Really is an excellent enhancement. I have the Hyperion version ($20) and a Seidio extended Convert Combo case. Love the combination.

... beamed from my Nexus 10 to your planet


----------



## laflavor (Jul 3, 2012)

I don't know how you guys are getting this much screen time, even with the hyperion extended batter. I have it, and I can get 1-1/2 to maybe 2-1/2 hours of screen time. If I leave the screen off, and I'm in a decent signal area they phone will last for ~30 hours, on wifi it'll go up to ~50. But as soon as I start using it, the battery fades quickly. I even try to make sure I always use a dark background. Do you all turn your brightness way down?


----------



## Raverrevolution (Feb 23, 2012)

I just wanted to upload 2 screenshots of my latest battery cycle so you guys get an idea of what it's like. Take not that I had an hour of talk time too and that I'm on the latest Sourcery rom.


----------



## trparky (Sep 3, 2011)

What version of the phone do you have? Let me guess... the GSM version.


----------



## Raverrevolution (Feb 23, 2012)

Lol, nope!! CDMA/LTE on Verizon. I'm getting 4G most of the day.

The set up is 3800mAh Hyperion battery with the Trexcell TPU case running the Sourcery 5.0 rom on Verizon.


----------



## heath2805 (Feb 18, 2012)

Raverrevolution said:


> Lol, nope!! CDMA/LTE on Verizon. I'm getting 4G most of the day.
> 
> The set up is 3800mAh Hyperion battery with the Trexcell TPU case running the Sourcery 5.0 rom on Verizon.


Awesome! I just ordered a 3800 mA h Seidio battery. Ive had good luck in the past with them on other devices. Impressive battery life though!

Sent from my Galaxy Nexus using Tapatalk 2


----------



## trparky (Sep 3, 2011)

Must be because they have decent coverage in your area and the radios aren't always disconnecting, reconnecting, and disconnecting all the time thus wasting precious battery life.


----------



## laflavor (Jul 3, 2012)

trparky said:


> Must be because they have decent coverage in your area and the radios aren't always disconnecting, reconnecting, and disconnecting all the time thus wasting precious battery life.


It can't just be that. I can even be on wifi (which greatly extends my battery life) the whole day, and only get 2-3 hours of battery life, at best, before my phone starts dying with the same battery.

For Raverrevolution: Do you have the brightness on your screen adjusted? I generally just use auto brightness.


----------



## Raverrevolution (Feb 23, 2012)

I'm using auto brightness.

I should do a test starting tomorrow to see how long I can go if I actually used some battery saving techniques. For example, no data, screen brightness down, etc. I would probably last til Monday if I already get a day and a half without charging now.


----------



## DroidBurgundy (Nov 30, 2011)

OMG another Gnex Batt life thread









I have never regretted this phone! I don't know how you folks can tolerate those batteries, doesn't it make the phone too thick/heavy? I have always gone the route of buying cheap knock off standard batts.

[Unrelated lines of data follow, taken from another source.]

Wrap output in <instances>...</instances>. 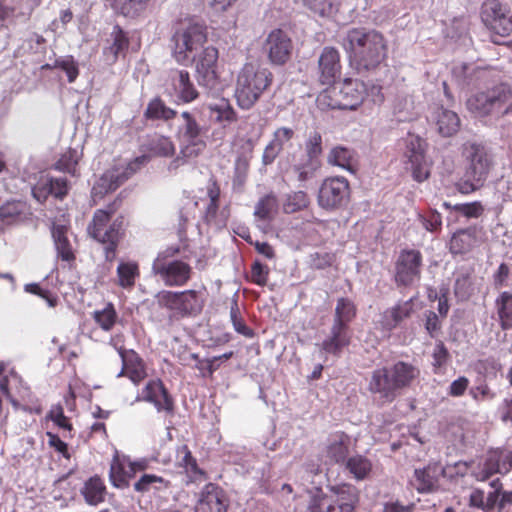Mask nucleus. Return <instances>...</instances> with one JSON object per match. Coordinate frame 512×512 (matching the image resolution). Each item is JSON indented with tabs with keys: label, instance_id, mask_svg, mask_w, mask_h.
<instances>
[{
	"label": "nucleus",
	"instance_id": "1",
	"mask_svg": "<svg viewBox=\"0 0 512 512\" xmlns=\"http://www.w3.org/2000/svg\"><path fill=\"white\" fill-rule=\"evenodd\" d=\"M341 44L351 64L359 72L375 69L387 55V42L383 34L375 29H349Z\"/></svg>",
	"mask_w": 512,
	"mask_h": 512
},
{
	"label": "nucleus",
	"instance_id": "2",
	"mask_svg": "<svg viewBox=\"0 0 512 512\" xmlns=\"http://www.w3.org/2000/svg\"><path fill=\"white\" fill-rule=\"evenodd\" d=\"M464 175L456 183L459 193L469 195L482 188L494 168L491 149L482 141L468 140L461 146Z\"/></svg>",
	"mask_w": 512,
	"mask_h": 512
},
{
	"label": "nucleus",
	"instance_id": "3",
	"mask_svg": "<svg viewBox=\"0 0 512 512\" xmlns=\"http://www.w3.org/2000/svg\"><path fill=\"white\" fill-rule=\"evenodd\" d=\"M420 370L411 363L398 361L391 367L372 372L368 390L379 396L383 402L391 403L399 391L407 388L419 376Z\"/></svg>",
	"mask_w": 512,
	"mask_h": 512
},
{
	"label": "nucleus",
	"instance_id": "4",
	"mask_svg": "<svg viewBox=\"0 0 512 512\" xmlns=\"http://www.w3.org/2000/svg\"><path fill=\"white\" fill-rule=\"evenodd\" d=\"M273 74L268 68L246 63L238 72L234 97L238 107L250 110L271 86Z\"/></svg>",
	"mask_w": 512,
	"mask_h": 512
},
{
	"label": "nucleus",
	"instance_id": "5",
	"mask_svg": "<svg viewBox=\"0 0 512 512\" xmlns=\"http://www.w3.org/2000/svg\"><path fill=\"white\" fill-rule=\"evenodd\" d=\"M330 494L321 487L311 493L307 512H354L359 503V490L351 484L329 486Z\"/></svg>",
	"mask_w": 512,
	"mask_h": 512
},
{
	"label": "nucleus",
	"instance_id": "6",
	"mask_svg": "<svg viewBox=\"0 0 512 512\" xmlns=\"http://www.w3.org/2000/svg\"><path fill=\"white\" fill-rule=\"evenodd\" d=\"M207 132V127L198 123L193 113L183 111L177 128L181 156L171 162L169 169L177 168L185 159L197 157L206 147Z\"/></svg>",
	"mask_w": 512,
	"mask_h": 512
},
{
	"label": "nucleus",
	"instance_id": "7",
	"mask_svg": "<svg viewBox=\"0 0 512 512\" xmlns=\"http://www.w3.org/2000/svg\"><path fill=\"white\" fill-rule=\"evenodd\" d=\"M207 41L206 27L197 22L182 25L172 36L173 56L181 65H190Z\"/></svg>",
	"mask_w": 512,
	"mask_h": 512
},
{
	"label": "nucleus",
	"instance_id": "8",
	"mask_svg": "<svg viewBox=\"0 0 512 512\" xmlns=\"http://www.w3.org/2000/svg\"><path fill=\"white\" fill-rule=\"evenodd\" d=\"M159 307L169 310L174 316L195 317L201 313L205 293L202 290L170 291L162 290L155 295Z\"/></svg>",
	"mask_w": 512,
	"mask_h": 512
},
{
	"label": "nucleus",
	"instance_id": "9",
	"mask_svg": "<svg viewBox=\"0 0 512 512\" xmlns=\"http://www.w3.org/2000/svg\"><path fill=\"white\" fill-rule=\"evenodd\" d=\"M110 217L109 212L98 209L88 226L90 236L104 244L105 258L108 261L115 258L116 248L124 231L123 217H117L110 226H107Z\"/></svg>",
	"mask_w": 512,
	"mask_h": 512
},
{
	"label": "nucleus",
	"instance_id": "10",
	"mask_svg": "<svg viewBox=\"0 0 512 512\" xmlns=\"http://www.w3.org/2000/svg\"><path fill=\"white\" fill-rule=\"evenodd\" d=\"M511 90L507 84H499L478 92L467 100V108L477 116L507 114L511 109Z\"/></svg>",
	"mask_w": 512,
	"mask_h": 512
},
{
	"label": "nucleus",
	"instance_id": "11",
	"mask_svg": "<svg viewBox=\"0 0 512 512\" xmlns=\"http://www.w3.org/2000/svg\"><path fill=\"white\" fill-rule=\"evenodd\" d=\"M218 57V50L213 46H207L196 53V58L193 61L198 85L212 96L220 94L222 90V84L216 71Z\"/></svg>",
	"mask_w": 512,
	"mask_h": 512
},
{
	"label": "nucleus",
	"instance_id": "12",
	"mask_svg": "<svg viewBox=\"0 0 512 512\" xmlns=\"http://www.w3.org/2000/svg\"><path fill=\"white\" fill-rule=\"evenodd\" d=\"M167 252L159 253L152 264V272L169 287L184 286L191 278V266L178 259L171 258Z\"/></svg>",
	"mask_w": 512,
	"mask_h": 512
},
{
	"label": "nucleus",
	"instance_id": "13",
	"mask_svg": "<svg viewBox=\"0 0 512 512\" xmlns=\"http://www.w3.org/2000/svg\"><path fill=\"white\" fill-rule=\"evenodd\" d=\"M481 21L485 27L501 36L512 33V12L507 3L500 0H485L480 7Z\"/></svg>",
	"mask_w": 512,
	"mask_h": 512
},
{
	"label": "nucleus",
	"instance_id": "14",
	"mask_svg": "<svg viewBox=\"0 0 512 512\" xmlns=\"http://www.w3.org/2000/svg\"><path fill=\"white\" fill-rule=\"evenodd\" d=\"M350 198V185L342 176L326 178L317 197L318 204L327 211H333L345 206Z\"/></svg>",
	"mask_w": 512,
	"mask_h": 512
},
{
	"label": "nucleus",
	"instance_id": "15",
	"mask_svg": "<svg viewBox=\"0 0 512 512\" xmlns=\"http://www.w3.org/2000/svg\"><path fill=\"white\" fill-rule=\"evenodd\" d=\"M422 254L415 249L402 250L395 263L394 280L397 286H410L421 276Z\"/></svg>",
	"mask_w": 512,
	"mask_h": 512
},
{
	"label": "nucleus",
	"instance_id": "16",
	"mask_svg": "<svg viewBox=\"0 0 512 512\" xmlns=\"http://www.w3.org/2000/svg\"><path fill=\"white\" fill-rule=\"evenodd\" d=\"M322 163H316L303 156L294 158L293 163L285 167L283 162H279V169L282 177L289 183H297L300 188H306L308 183L317 177Z\"/></svg>",
	"mask_w": 512,
	"mask_h": 512
},
{
	"label": "nucleus",
	"instance_id": "17",
	"mask_svg": "<svg viewBox=\"0 0 512 512\" xmlns=\"http://www.w3.org/2000/svg\"><path fill=\"white\" fill-rule=\"evenodd\" d=\"M367 94V85L358 79H345L340 86L337 99L330 103L331 108L355 110Z\"/></svg>",
	"mask_w": 512,
	"mask_h": 512
},
{
	"label": "nucleus",
	"instance_id": "18",
	"mask_svg": "<svg viewBox=\"0 0 512 512\" xmlns=\"http://www.w3.org/2000/svg\"><path fill=\"white\" fill-rule=\"evenodd\" d=\"M149 160V156L141 155L129 162L125 167L119 166L107 170L100 178L99 186L105 192L116 190L124 181L136 173L142 166L146 165Z\"/></svg>",
	"mask_w": 512,
	"mask_h": 512
},
{
	"label": "nucleus",
	"instance_id": "19",
	"mask_svg": "<svg viewBox=\"0 0 512 512\" xmlns=\"http://www.w3.org/2000/svg\"><path fill=\"white\" fill-rule=\"evenodd\" d=\"M136 402L145 401L154 405L158 412L173 413L174 403L161 380H151L143 388Z\"/></svg>",
	"mask_w": 512,
	"mask_h": 512
},
{
	"label": "nucleus",
	"instance_id": "20",
	"mask_svg": "<svg viewBox=\"0 0 512 512\" xmlns=\"http://www.w3.org/2000/svg\"><path fill=\"white\" fill-rule=\"evenodd\" d=\"M405 157L411 164L413 177L422 182L429 176V170L424 154V141L417 136H409L406 140Z\"/></svg>",
	"mask_w": 512,
	"mask_h": 512
},
{
	"label": "nucleus",
	"instance_id": "21",
	"mask_svg": "<svg viewBox=\"0 0 512 512\" xmlns=\"http://www.w3.org/2000/svg\"><path fill=\"white\" fill-rule=\"evenodd\" d=\"M227 508L228 500L224 491L209 483L201 490L194 512H227Z\"/></svg>",
	"mask_w": 512,
	"mask_h": 512
},
{
	"label": "nucleus",
	"instance_id": "22",
	"mask_svg": "<svg viewBox=\"0 0 512 512\" xmlns=\"http://www.w3.org/2000/svg\"><path fill=\"white\" fill-rule=\"evenodd\" d=\"M319 81L323 85L333 84L341 74L340 54L338 50L331 46L323 48L319 60Z\"/></svg>",
	"mask_w": 512,
	"mask_h": 512
},
{
	"label": "nucleus",
	"instance_id": "23",
	"mask_svg": "<svg viewBox=\"0 0 512 512\" xmlns=\"http://www.w3.org/2000/svg\"><path fill=\"white\" fill-rule=\"evenodd\" d=\"M265 48L268 51L270 61L275 65H282L290 57L292 44L284 31L276 29L269 33Z\"/></svg>",
	"mask_w": 512,
	"mask_h": 512
},
{
	"label": "nucleus",
	"instance_id": "24",
	"mask_svg": "<svg viewBox=\"0 0 512 512\" xmlns=\"http://www.w3.org/2000/svg\"><path fill=\"white\" fill-rule=\"evenodd\" d=\"M351 341V332L349 326L338 325L333 323L330 327L328 335L320 344V349L325 354L339 357Z\"/></svg>",
	"mask_w": 512,
	"mask_h": 512
},
{
	"label": "nucleus",
	"instance_id": "25",
	"mask_svg": "<svg viewBox=\"0 0 512 512\" xmlns=\"http://www.w3.org/2000/svg\"><path fill=\"white\" fill-rule=\"evenodd\" d=\"M68 192V183L65 177H41L32 188V194L38 201H44L49 195L63 199Z\"/></svg>",
	"mask_w": 512,
	"mask_h": 512
},
{
	"label": "nucleus",
	"instance_id": "26",
	"mask_svg": "<svg viewBox=\"0 0 512 512\" xmlns=\"http://www.w3.org/2000/svg\"><path fill=\"white\" fill-rule=\"evenodd\" d=\"M69 225L65 220H56L51 227V235L57 252V257L65 262L75 259L72 244L68 238Z\"/></svg>",
	"mask_w": 512,
	"mask_h": 512
},
{
	"label": "nucleus",
	"instance_id": "27",
	"mask_svg": "<svg viewBox=\"0 0 512 512\" xmlns=\"http://www.w3.org/2000/svg\"><path fill=\"white\" fill-rule=\"evenodd\" d=\"M445 470L440 463H429L421 469H415V488L419 493H431L438 487V482Z\"/></svg>",
	"mask_w": 512,
	"mask_h": 512
},
{
	"label": "nucleus",
	"instance_id": "28",
	"mask_svg": "<svg viewBox=\"0 0 512 512\" xmlns=\"http://www.w3.org/2000/svg\"><path fill=\"white\" fill-rule=\"evenodd\" d=\"M350 437L344 432L331 434L326 443L325 454L330 463L344 464L349 458Z\"/></svg>",
	"mask_w": 512,
	"mask_h": 512
},
{
	"label": "nucleus",
	"instance_id": "29",
	"mask_svg": "<svg viewBox=\"0 0 512 512\" xmlns=\"http://www.w3.org/2000/svg\"><path fill=\"white\" fill-rule=\"evenodd\" d=\"M172 86L176 99L182 103H191L199 97V92L186 70L176 71L172 76Z\"/></svg>",
	"mask_w": 512,
	"mask_h": 512
},
{
	"label": "nucleus",
	"instance_id": "30",
	"mask_svg": "<svg viewBox=\"0 0 512 512\" xmlns=\"http://www.w3.org/2000/svg\"><path fill=\"white\" fill-rule=\"evenodd\" d=\"M119 356L122 360V369L117 374V377L126 376L134 384H138L145 377V370L141 363L140 358L134 351L128 352L124 348H119Z\"/></svg>",
	"mask_w": 512,
	"mask_h": 512
},
{
	"label": "nucleus",
	"instance_id": "31",
	"mask_svg": "<svg viewBox=\"0 0 512 512\" xmlns=\"http://www.w3.org/2000/svg\"><path fill=\"white\" fill-rule=\"evenodd\" d=\"M412 312L411 301L397 303L395 306L386 309L381 315L379 323L383 330L392 331Z\"/></svg>",
	"mask_w": 512,
	"mask_h": 512
},
{
	"label": "nucleus",
	"instance_id": "32",
	"mask_svg": "<svg viewBox=\"0 0 512 512\" xmlns=\"http://www.w3.org/2000/svg\"><path fill=\"white\" fill-rule=\"evenodd\" d=\"M42 0H26L20 7L10 6L0 0V26L13 19L28 20L32 12L41 4Z\"/></svg>",
	"mask_w": 512,
	"mask_h": 512
},
{
	"label": "nucleus",
	"instance_id": "33",
	"mask_svg": "<svg viewBox=\"0 0 512 512\" xmlns=\"http://www.w3.org/2000/svg\"><path fill=\"white\" fill-rule=\"evenodd\" d=\"M207 108L210 119L220 124L223 128L237 121V113L226 98H220L209 103Z\"/></svg>",
	"mask_w": 512,
	"mask_h": 512
},
{
	"label": "nucleus",
	"instance_id": "34",
	"mask_svg": "<svg viewBox=\"0 0 512 512\" xmlns=\"http://www.w3.org/2000/svg\"><path fill=\"white\" fill-rule=\"evenodd\" d=\"M327 162L350 173H355L358 162L357 153L355 150L345 146H335L329 151Z\"/></svg>",
	"mask_w": 512,
	"mask_h": 512
},
{
	"label": "nucleus",
	"instance_id": "35",
	"mask_svg": "<svg viewBox=\"0 0 512 512\" xmlns=\"http://www.w3.org/2000/svg\"><path fill=\"white\" fill-rule=\"evenodd\" d=\"M108 43L109 45L104 49V54L107 55V60L113 63L127 51L129 39L126 32L119 25H114Z\"/></svg>",
	"mask_w": 512,
	"mask_h": 512
},
{
	"label": "nucleus",
	"instance_id": "36",
	"mask_svg": "<svg viewBox=\"0 0 512 512\" xmlns=\"http://www.w3.org/2000/svg\"><path fill=\"white\" fill-rule=\"evenodd\" d=\"M433 120L436 122L438 132L444 137L454 135L460 127L458 115L443 107H437L433 113Z\"/></svg>",
	"mask_w": 512,
	"mask_h": 512
},
{
	"label": "nucleus",
	"instance_id": "37",
	"mask_svg": "<svg viewBox=\"0 0 512 512\" xmlns=\"http://www.w3.org/2000/svg\"><path fill=\"white\" fill-rule=\"evenodd\" d=\"M81 494L87 504L97 506L105 500L106 487L99 477L94 476L85 481Z\"/></svg>",
	"mask_w": 512,
	"mask_h": 512
},
{
	"label": "nucleus",
	"instance_id": "38",
	"mask_svg": "<svg viewBox=\"0 0 512 512\" xmlns=\"http://www.w3.org/2000/svg\"><path fill=\"white\" fill-rule=\"evenodd\" d=\"M495 309L501 329H512V291H503L497 296Z\"/></svg>",
	"mask_w": 512,
	"mask_h": 512
},
{
	"label": "nucleus",
	"instance_id": "39",
	"mask_svg": "<svg viewBox=\"0 0 512 512\" xmlns=\"http://www.w3.org/2000/svg\"><path fill=\"white\" fill-rule=\"evenodd\" d=\"M208 197H209V203L206 207L205 211V221L208 224H213L217 228L224 227L226 225V217L221 214L220 217L217 215L218 211V202L220 197V189L218 186L213 184L211 187L208 188Z\"/></svg>",
	"mask_w": 512,
	"mask_h": 512
},
{
	"label": "nucleus",
	"instance_id": "40",
	"mask_svg": "<svg viewBox=\"0 0 512 512\" xmlns=\"http://www.w3.org/2000/svg\"><path fill=\"white\" fill-rule=\"evenodd\" d=\"M344 464L346 470H348L357 481L366 479L372 470L371 461L360 454L349 457Z\"/></svg>",
	"mask_w": 512,
	"mask_h": 512
},
{
	"label": "nucleus",
	"instance_id": "41",
	"mask_svg": "<svg viewBox=\"0 0 512 512\" xmlns=\"http://www.w3.org/2000/svg\"><path fill=\"white\" fill-rule=\"evenodd\" d=\"M43 69H60L65 72L69 83L75 82L79 76V64L78 61L72 55L60 56L55 59L53 64H45L42 66Z\"/></svg>",
	"mask_w": 512,
	"mask_h": 512
},
{
	"label": "nucleus",
	"instance_id": "42",
	"mask_svg": "<svg viewBox=\"0 0 512 512\" xmlns=\"http://www.w3.org/2000/svg\"><path fill=\"white\" fill-rule=\"evenodd\" d=\"M95 323L105 332L112 330L118 320V314L112 303H106L102 309H97L92 313Z\"/></svg>",
	"mask_w": 512,
	"mask_h": 512
},
{
	"label": "nucleus",
	"instance_id": "43",
	"mask_svg": "<svg viewBox=\"0 0 512 512\" xmlns=\"http://www.w3.org/2000/svg\"><path fill=\"white\" fill-rule=\"evenodd\" d=\"M356 316V307L348 298H339L335 307L333 323L349 326V323Z\"/></svg>",
	"mask_w": 512,
	"mask_h": 512
},
{
	"label": "nucleus",
	"instance_id": "44",
	"mask_svg": "<svg viewBox=\"0 0 512 512\" xmlns=\"http://www.w3.org/2000/svg\"><path fill=\"white\" fill-rule=\"evenodd\" d=\"M139 276L138 265L134 262H120L117 266V283L123 289H131Z\"/></svg>",
	"mask_w": 512,
	"mask_h": 512
},
{
	"label": "nucleus",
	"instance_id": "45",
	"mask_svg": "<svg viewBox=\"0 0 512 512\" xmlns=\"http://www.w3.org/2000/svg\"><path fill=\"white\" fill-rule=\"evenodd\" d=\"M144 115L150 120H170L176 116V111L156 97L148 103Z\"/></svg>",
	"mask_w": 512,
	"mask_h": 512
},
{
	"label": "nucleus",
	"instance_id": "46",
	"mask_svg": "<svg viewBox=\"0 0 512 512\" xmlns=\"http://www.w3.org/2000/svg\"><path fill=\"white\" fill-rule=\"evenodd\" d=\"M176 463L178 466L183 467L187 473H190L194 479L203 475L187 445H181L177 448Z\"/></svg>",
	"mask_w": 512,
	"mask_h": 512
},
{
	"label": "nucleus",
	"instance_id": "47",
	"mask_svg": "<svg viewBox=\"0 0 512 512\" xmlns=\"http://www.w3.org/2000/svg\"><path fill=\"white\" fill-rule=\"evenodd\" d=\"M512 469V452L504 456L502 463L494 462L491 458L486 461L483 470L478 475L479 480H486L494 473L505 474Z\"/></svg>",
	"mask_w": 512,
	"mask_h": 512
},
{
	"label": "nucleus",
	"instance_id": "48",
	"mask_svg": "<svg viewBox=\"0 0 512 512\" xmlns=\"http://www.w3.org/2000/svg\"><path fill=\"white\" fill-rule=\"evenodd\" d=\"M150 151L161 157H170L175 153V146L169 137L155 135L149 142Z\"/></svg>",
	"mask_w": 512,
	"mask_h": 512
},
{
	"label": "nucleus",
	"instance_id": "49",
	"mask_svg": "<svg viewBox=\"0 0 512 512\" xmlns=\"http://www.w3.org/2000/svg\"><path fill=\"white\" fill-rule=\"evenodd\" d=\"M473 293L471 275L468 272L458 273L454 284V294L459 301H466Z\"/></svg>",
	"mask_w": 512,
	"mask_h": 512
},
{
	"label": "nucleus",
	"instance_id": "50",
	"mask_svg": "<svg viewBox=\"0 0 512 512\" xmlns=\"http://www.w3.org/2000/svg\"><path fill=\"white\" fill-rule=\"evenodd\" d=\"M472 236L466 230H459L454 233L450 243L449 249L452 254L467 253L472 247Z\"/></svg>",
	"mask_w": 512,
	"mask_h": 512
},
{
	"label": "nucleus",
	"instance_id": "51",
	"mask_svg": "<svg viewBox=\"0 0 512 512\" xmlns=\"http://www.w3.org/2000/svg\"><path fill=\"white\" fill-rule=\"evenodd\" d=\"M322 136L318 132L310 133L305 142V152L301 156L310 159L316 163H321L322 154Z\"/></svg>",
	"mask_w": 512,
	"mask_h": 512
},
{
	"label": "nucleus",
	"instance_id": "52",
	"mask_svg": "<svg viewBox=\"0 0 512 512\" xmlns=\"http://www.w3.org/2000/svg\"><path fill=\"white\" fill-rule=\"evenodd\" d=\"M308 205V195L304 191H296L286 196L283 210L285 213L291 214L306 208Z\"/></svg>",
	"mask_w": 512,
	"mask_h": 512
},
{
	"label": "nucleus",
	"instance_id": "53",
	"mask_svg": "<svg viewBox=\"0 0 512 512\" xmlns=\"http://www.w3.org/2000/svg\"><path fill=\"white\" fill-rule=\"evenodd\" d=\"M277 206L276 197L272 194L260 198L255 205L254 215L261 220H270Z\"/></svg>",
	"mask_w": 512,
	"mask_h": 512
},
{
	"label": "nucleus",
	"instance_id": "54",
	"mask_svg": "<svg viewBox=\"0 0 512 512\" xmlns=\"http://www.w3.org/2000/svg\"><path fill=\"white\" fill-rule=\"evenodd\" d=\"M230 320L233 325L234 330L241 334L242 336L246 338H253L254 337V331L248 327L240 313V309L237 303V300H233L231 307H230Z\"/></svg>",
	"mask_w": 512,
	"mask_h": 512
},
{
	"label": "nucleus",
	"instance_id": "55",
	"mask_svg": "<svg viewBox=\"0 0 512 512\" xmlns=\"http://www.w3.org/2000/svg\"><path fill=\"white\" fill-rule=\"evenodd\" d=\"M150 0H122L119 11L128 18H135L144 12Z\"/></svg>",
	"mask_w": 512,
	"mask_h": 512
},
{
	"label": "nucleus",
	"instance_id": "56",
	"mask_svg": "<svg viewBox=\"0 0 512 512\" xmlns=\"http://www.w3.org/2000/svg\"><path fill=\"white\" fill-rule=\"evenodd\" d=\"M46 39L38 34L32 33L22 45V49L31 54H42L46 52Z\"/></svg>",
	"mask_w": 512,
	"mask_h": 512
},
{
	"label": "nucleus",
	"instance_id": "57",
	"mask_svg": "<svg viewBox=\"0 0 512 512\" xmlns=\"http://www.w3.org/2000/svg\"><path fill=\"white\" fill-rule=\"evenodd\" d=\"M453 209L468 219L479 218L484 212V207L480 201L456 204Z\"/></svg>",
	"mask_w": 512,
	"mask_h": 512
},
{
	"label": "nucleus",
	"instance_id": "58",
	"mask_svg": "<svg viewBox=\"0 0 512 512\" xmlns=\"http://www.w3.org/2000/svg\"><path fill=\"white\" fill-rule=\"evenodd\" d=\"M22 213V204L7 202L0 207V218L7 224L16 221Z\"/></svg>",
	"mask_w": 512,
	"mask_h": 512
},
{
	"label": "nucleus",
	"instance_id": "59",
	"mask_svg": "<svg viewBox=\"0 0 512 512\" xmlns=\"http://www.w3.org/2000/svg\"><path fill=\"white\" fill-rule=\"evenodd\" d=\"M78 159V152L76 150H69L56 163V168L74 175Z\"/></svg>",
	"mask_w": 512,
	"mask_h": 512
},
{
	"label": "nucleus",
	"instance_id": "60",
	"mask_svg": "<svg viewBox=\"0 0 512 512\" xmlns=\"http://www.w3.org/2000/svg\"><path fill=\"white\" fill-rule=\"evenodd\" d=\"M496 415L500 421L512 428V396H507L497 406Z\"/></svg>",
	"mask_w": 512,
	"mask_h": 512
},
{
	"label": "nucleus",
	"instance_id": "61",
	"mask_svg": "<svg viewBox=\"0 0 512 512\" xmlns=\"http://www.w3.org/2000/svg\"><path fill=\"white\" fill-rule=\"evenodd\" d=\"M269 268L256 260L251 267V281L258 286H265L268 281Z\"/></svg>",
	"mask_w": 512,
	"mask_h": 512
},
{
	"label": "nucleus",
	"instance_id": "62",
	"mask_svg": "<svg viewBox=\"0 0 512 512\" xmlns=\"http://www.w3.org/2000/svg\"><path fill=\"white\" fill-rule=\"evenodd\" d=\"M163 478L156 476L154 474H144L140 477V479L135 482L134 489L138 492H147L152 487L158 488L157 484H163Z\"/></svg>",
	"mask_w": 512,
	"mask_h": 512
},
{
	"label": "nucleus",
	"instance_id": "63",
	"mask_svg": "<svg viewBox=\"0 0 512 512\" xmlns=\"http://www.w3.org/2000/svg\"><path fill=\"white\" fill-rule=\"evenodd\" d=\"M293 136V129L288 127H280L274 131L272 140L270 142L282 151L285 145L293 138Z\"/></svg>",
	"mask_w": 512,
	"mask_h": 512
},
{
	"label": "nucleus",
	"instance_id": "64",
	"mask_svg": "<svg viewBox=\"0 0 512 512\" xmlns=\"http://www.w3.org/2000/svg\"><path fill=\"white\" fill-rule=\"evenodd\" d=\"M128 473L118 461H113L110 467L109 477L115 487H124L127 484L126 475Z\"/></svg>",
	"mask_w": 512,
	"mask_h": 512
}]
</instances>
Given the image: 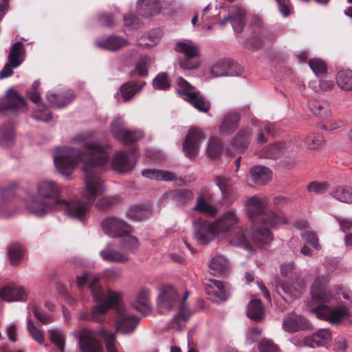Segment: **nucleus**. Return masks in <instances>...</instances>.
Masks as SVG:
<instances>
[{
  "instance_id": "f257e3e1",
  "label": "nucleus",
  "mask_w": 352,
  "mask_h": 352,
  "mask_svg": "<svg viewBox=\"0 0 352 352\" xmlns=\"http://www.w3.org/2000/svg\"><path fill=\"white\" fill-rule=\"evenodd\" d=\"M72 141L74 143L82 144L87 153H82L72 147L58 148L57 154L54 157V164L60 174L69 176L80 162L83 163L85 186L82 196L87 203L80 200L69 201L62 199L56 210H64L70 218L83 221L90 206L104 192L105 188L98 170L107 165L109 161V148L82 134L73 137Z\"/></svg>"
},
{
  "instance_id": "f03ea898",
  "label": "nucleus",
  "mask_w": 352,
  "mask_h": 352,
  "mask_svg": "<svg viewBox=\"0 0 352 352\" xmlns=\"http://www.w3.org/2000/svg\"><path fill=\"white\" fill-rule=\"evenodd\" d=\"M268 204V198L261 194L248 198L245 203V210L251 221L248 232L252 242L258 247L267 244L272 239V228L286 222L282 215L274 212L266 213Z\"/></svg>"
},
{
  "instance_id": "7ed1b4c3",
  "label": "nucleus",
  "mask_w": 352,
  "mask_h": 352,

Battlife on my Gnex just keeps getting better and better. When I first had it, running stock ICS I used to burn through 5-7 batts a day, and now on aokp 4.2.2 using lean kernel i avg about 3 batts a day, under similar usage. I dont have time to care or take screenshots of my batt life. I accepted that Iove my phone and that I need to have it powered on 24x7. You can get those 2 batt + charger combos for cheap online too


----------